• [Task directions]:
How many lines of the entries below include the word "normalization"? Answer with the number alone.

[Collected data]
•••
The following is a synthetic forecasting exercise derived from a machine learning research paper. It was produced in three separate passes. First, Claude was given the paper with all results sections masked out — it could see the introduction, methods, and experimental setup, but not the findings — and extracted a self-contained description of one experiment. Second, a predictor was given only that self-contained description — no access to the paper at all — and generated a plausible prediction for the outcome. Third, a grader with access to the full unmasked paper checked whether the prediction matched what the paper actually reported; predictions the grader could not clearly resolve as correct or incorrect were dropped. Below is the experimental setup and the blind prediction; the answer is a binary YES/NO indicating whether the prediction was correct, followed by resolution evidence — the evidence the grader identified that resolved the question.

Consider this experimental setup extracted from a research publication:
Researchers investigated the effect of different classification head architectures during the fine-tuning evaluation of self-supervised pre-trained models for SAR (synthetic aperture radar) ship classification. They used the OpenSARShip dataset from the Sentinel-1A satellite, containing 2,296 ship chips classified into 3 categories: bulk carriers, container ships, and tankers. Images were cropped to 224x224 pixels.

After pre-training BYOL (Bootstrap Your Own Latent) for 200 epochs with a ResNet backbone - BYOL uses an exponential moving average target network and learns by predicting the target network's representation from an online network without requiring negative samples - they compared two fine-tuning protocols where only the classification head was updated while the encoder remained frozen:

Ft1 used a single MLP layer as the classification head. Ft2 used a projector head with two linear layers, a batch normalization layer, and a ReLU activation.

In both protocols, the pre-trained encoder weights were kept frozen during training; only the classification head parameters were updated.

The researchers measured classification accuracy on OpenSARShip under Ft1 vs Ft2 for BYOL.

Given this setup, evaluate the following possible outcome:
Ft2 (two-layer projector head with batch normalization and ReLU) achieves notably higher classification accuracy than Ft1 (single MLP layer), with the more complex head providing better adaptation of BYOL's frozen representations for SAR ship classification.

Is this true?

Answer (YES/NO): NO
•••
• [Exercise solution]:
2